■ Aim
Put the part of the entries below that opens with the line containing "At what distance is (x=173, y=149)" and runs through the end of the entries into a Markdown table with the columns Row and Entry line, numbering each row and omitting blank lines. Leave the pictures out of the table.
===============
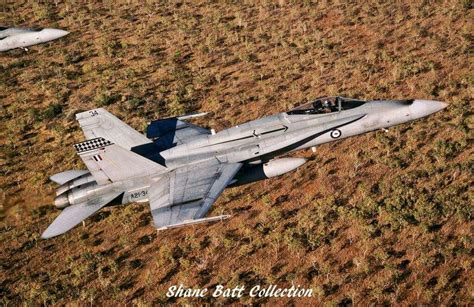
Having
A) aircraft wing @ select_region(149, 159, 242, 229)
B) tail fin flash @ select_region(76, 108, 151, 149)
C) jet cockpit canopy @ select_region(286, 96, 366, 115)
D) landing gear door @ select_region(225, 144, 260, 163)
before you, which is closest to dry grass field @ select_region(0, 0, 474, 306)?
aircraft wing @ select_region(149, 159, 242, 229)

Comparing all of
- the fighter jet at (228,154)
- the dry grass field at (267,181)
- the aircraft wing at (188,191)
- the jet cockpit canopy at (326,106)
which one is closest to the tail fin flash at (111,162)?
the fighter jet at (228,154)

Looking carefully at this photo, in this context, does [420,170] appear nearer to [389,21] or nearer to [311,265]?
[311,265]

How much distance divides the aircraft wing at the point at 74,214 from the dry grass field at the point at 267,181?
2.39 meters

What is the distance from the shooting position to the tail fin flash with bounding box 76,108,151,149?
2272 cm

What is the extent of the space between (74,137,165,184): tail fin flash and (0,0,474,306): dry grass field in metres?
3.18

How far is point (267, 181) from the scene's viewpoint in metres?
25.2

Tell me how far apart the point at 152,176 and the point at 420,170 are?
12.5 m

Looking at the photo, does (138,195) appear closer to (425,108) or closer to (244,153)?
(244,153)

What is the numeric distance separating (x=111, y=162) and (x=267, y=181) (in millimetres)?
7903

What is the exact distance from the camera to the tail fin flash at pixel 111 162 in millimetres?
20422

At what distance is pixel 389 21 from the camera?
124 ft

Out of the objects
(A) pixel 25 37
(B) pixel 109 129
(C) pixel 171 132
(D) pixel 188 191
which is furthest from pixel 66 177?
(A) pixel 25 37

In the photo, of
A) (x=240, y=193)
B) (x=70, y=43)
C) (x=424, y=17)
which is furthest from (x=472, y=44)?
(x=70, y=43)

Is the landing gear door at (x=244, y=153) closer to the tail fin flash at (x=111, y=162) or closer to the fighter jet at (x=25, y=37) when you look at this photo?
the tail fin flash at (x=111, y=162)
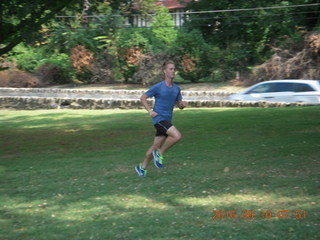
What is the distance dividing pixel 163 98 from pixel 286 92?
15.2 metres

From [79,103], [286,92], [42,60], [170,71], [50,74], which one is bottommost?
[79,103]

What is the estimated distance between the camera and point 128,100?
2720 centimetres

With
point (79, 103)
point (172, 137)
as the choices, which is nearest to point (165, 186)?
point (172, 137)

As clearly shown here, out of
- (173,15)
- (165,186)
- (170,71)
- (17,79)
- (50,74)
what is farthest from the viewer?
(173,15)

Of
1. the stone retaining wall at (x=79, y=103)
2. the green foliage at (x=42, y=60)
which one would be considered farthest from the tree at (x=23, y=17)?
the green foliage at (x=42, y=60)

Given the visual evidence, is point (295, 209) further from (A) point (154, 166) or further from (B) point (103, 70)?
(B) point (103, 70)

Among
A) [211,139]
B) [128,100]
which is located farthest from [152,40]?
[211,139]

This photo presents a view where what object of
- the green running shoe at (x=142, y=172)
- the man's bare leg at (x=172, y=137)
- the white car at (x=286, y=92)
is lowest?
the white car at (x=286, y=92)

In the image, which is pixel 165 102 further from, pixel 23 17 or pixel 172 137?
pixel 23 17
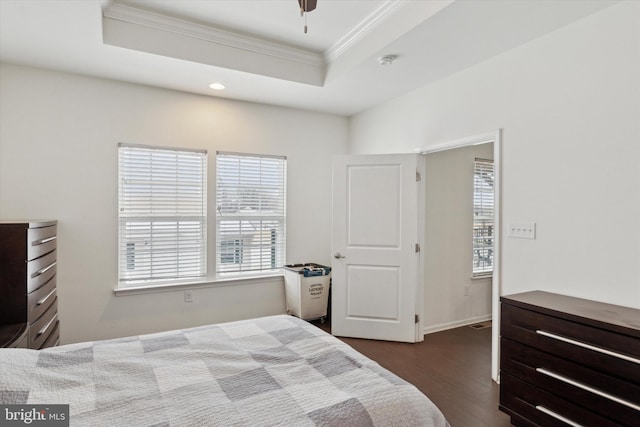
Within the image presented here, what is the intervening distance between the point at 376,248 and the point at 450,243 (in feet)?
3.33

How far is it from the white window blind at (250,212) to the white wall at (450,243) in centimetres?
167

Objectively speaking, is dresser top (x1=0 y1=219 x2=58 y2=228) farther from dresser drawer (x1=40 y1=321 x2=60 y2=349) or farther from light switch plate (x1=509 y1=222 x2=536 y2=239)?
light switch plate (x1=509 y1=222 x2=536 y2=239)

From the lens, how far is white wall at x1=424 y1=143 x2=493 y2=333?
397 cm

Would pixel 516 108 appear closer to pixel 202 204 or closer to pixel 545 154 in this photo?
pixel 545 154

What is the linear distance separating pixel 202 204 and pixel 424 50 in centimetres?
256

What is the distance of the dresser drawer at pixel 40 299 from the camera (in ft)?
7.45

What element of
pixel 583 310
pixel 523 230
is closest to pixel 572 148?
pixel 523 230

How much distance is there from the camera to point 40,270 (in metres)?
2.50

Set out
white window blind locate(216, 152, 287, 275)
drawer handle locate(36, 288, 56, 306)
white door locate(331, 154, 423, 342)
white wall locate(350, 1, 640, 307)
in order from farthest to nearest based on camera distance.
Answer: white window blind locate(216, 152, 287, 275)
white door locate(331, 154, 423, 342)
drawer handle locate(36, 288, 56, 306)
white wall locate(350, 1, 640, 307)

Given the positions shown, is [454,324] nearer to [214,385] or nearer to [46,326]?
[214,385]

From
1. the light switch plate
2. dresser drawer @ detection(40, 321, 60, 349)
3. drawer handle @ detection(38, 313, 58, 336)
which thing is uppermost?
the light switch plate

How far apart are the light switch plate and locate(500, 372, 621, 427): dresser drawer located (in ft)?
3.13

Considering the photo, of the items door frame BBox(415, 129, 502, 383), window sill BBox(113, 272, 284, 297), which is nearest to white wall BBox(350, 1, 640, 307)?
door frame BBox(415, 129, 502, 383)

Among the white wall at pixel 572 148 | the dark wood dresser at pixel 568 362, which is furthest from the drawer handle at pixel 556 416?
the white wall at pixel 572 148
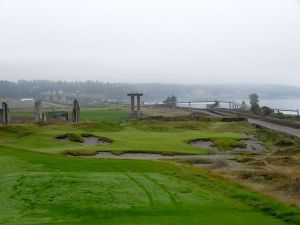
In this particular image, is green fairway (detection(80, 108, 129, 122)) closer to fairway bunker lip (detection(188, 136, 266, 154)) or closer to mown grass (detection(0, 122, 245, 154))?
mown grass (detection(0, 122, 245, 154))

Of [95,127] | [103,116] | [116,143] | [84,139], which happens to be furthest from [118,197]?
[103,116]

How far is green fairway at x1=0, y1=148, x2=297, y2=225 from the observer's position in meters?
14.0

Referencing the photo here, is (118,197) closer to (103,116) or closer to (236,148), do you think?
(236,148)

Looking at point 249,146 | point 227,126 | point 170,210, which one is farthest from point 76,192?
point 227,126

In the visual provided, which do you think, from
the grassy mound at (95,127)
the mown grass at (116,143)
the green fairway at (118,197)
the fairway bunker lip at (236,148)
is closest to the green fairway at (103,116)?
the grassy mound at (95,127)

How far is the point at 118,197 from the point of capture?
54.1 feet

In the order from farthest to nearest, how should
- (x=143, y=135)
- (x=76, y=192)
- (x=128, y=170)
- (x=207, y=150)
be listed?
(x=143, y=135) → (x=207, y=150) → (x=128, y=170) → (x=76, y=192)

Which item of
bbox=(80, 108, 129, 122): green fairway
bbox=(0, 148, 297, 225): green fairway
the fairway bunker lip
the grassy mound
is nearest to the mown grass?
the fairway bunker lip

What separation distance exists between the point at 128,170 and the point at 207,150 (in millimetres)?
20789

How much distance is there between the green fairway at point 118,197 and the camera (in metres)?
14.0

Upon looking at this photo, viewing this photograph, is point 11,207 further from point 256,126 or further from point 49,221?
point 256,126

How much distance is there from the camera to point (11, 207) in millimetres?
14727

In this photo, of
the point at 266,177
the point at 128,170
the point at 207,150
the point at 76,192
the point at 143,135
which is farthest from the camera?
the point at 143,135

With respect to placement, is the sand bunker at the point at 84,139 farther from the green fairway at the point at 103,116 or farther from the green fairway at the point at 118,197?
the green fairway at the point at 103,116
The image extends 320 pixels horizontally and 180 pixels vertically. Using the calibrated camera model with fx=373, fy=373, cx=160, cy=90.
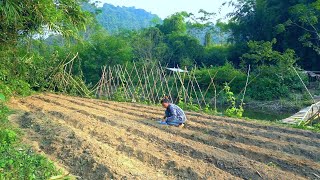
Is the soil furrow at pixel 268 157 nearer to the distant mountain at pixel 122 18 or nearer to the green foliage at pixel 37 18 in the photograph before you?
the green foliage at pixel 37 18

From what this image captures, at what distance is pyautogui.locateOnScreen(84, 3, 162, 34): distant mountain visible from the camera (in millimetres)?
61125

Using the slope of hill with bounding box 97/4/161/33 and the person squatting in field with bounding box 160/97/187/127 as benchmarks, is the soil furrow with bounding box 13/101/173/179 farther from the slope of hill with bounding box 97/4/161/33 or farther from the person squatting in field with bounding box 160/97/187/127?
the slope of hill with bounding box 97/4/161/33

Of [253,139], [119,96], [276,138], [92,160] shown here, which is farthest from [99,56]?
[92,160]

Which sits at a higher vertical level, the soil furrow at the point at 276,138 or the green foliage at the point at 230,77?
the green foliage at the point at 230,77

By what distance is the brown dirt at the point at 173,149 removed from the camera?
198 inches

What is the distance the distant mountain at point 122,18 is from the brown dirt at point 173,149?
43.6 meters

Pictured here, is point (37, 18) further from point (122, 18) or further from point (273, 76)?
point (122, 18)

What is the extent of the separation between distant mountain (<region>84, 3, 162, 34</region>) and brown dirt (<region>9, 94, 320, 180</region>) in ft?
143

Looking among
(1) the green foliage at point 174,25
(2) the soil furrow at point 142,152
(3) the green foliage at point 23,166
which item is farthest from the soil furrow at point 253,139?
(1) the green foliage at point 174,25

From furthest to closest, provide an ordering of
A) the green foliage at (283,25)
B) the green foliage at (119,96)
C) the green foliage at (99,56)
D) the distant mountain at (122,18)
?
1. the distant mountain at (122,18)
2. the green foliage at (99,56)
3. the green foliage at (283,25)
4. the green foliage at (119,96)

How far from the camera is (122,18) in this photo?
7394 cm

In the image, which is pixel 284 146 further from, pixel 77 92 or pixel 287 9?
pixel 287 9

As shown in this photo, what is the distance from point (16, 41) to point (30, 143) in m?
5.15

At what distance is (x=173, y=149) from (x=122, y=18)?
229 ft
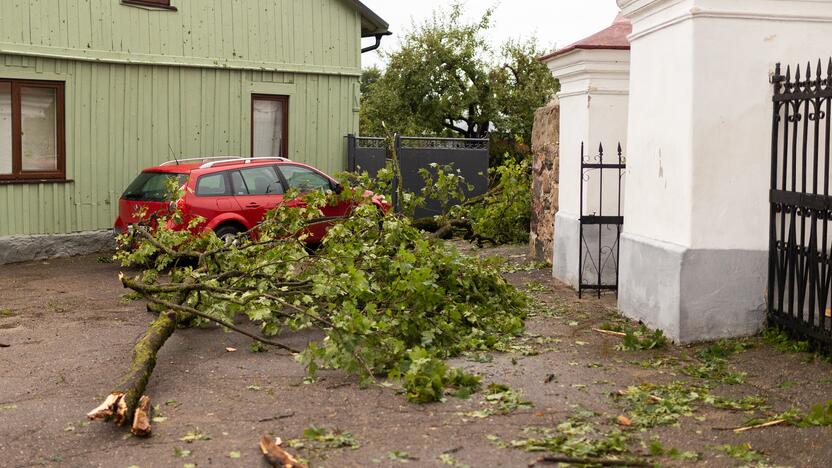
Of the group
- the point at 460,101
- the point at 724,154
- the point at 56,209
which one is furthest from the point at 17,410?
===============
■ Exercise output
| Row | Entry line |
|---|---|
| 1 | At what distance is (x=173, y=149) from (x=122, y=18)? |
| 2 | 229 ft |
| 3 | Of the group |
| 4 | - the point at 460,101 |
| 5 | - the point at 724,154 |
| 6 | - the point at 56,209 |
| 7 | which one is furthest from the point at 17,410? |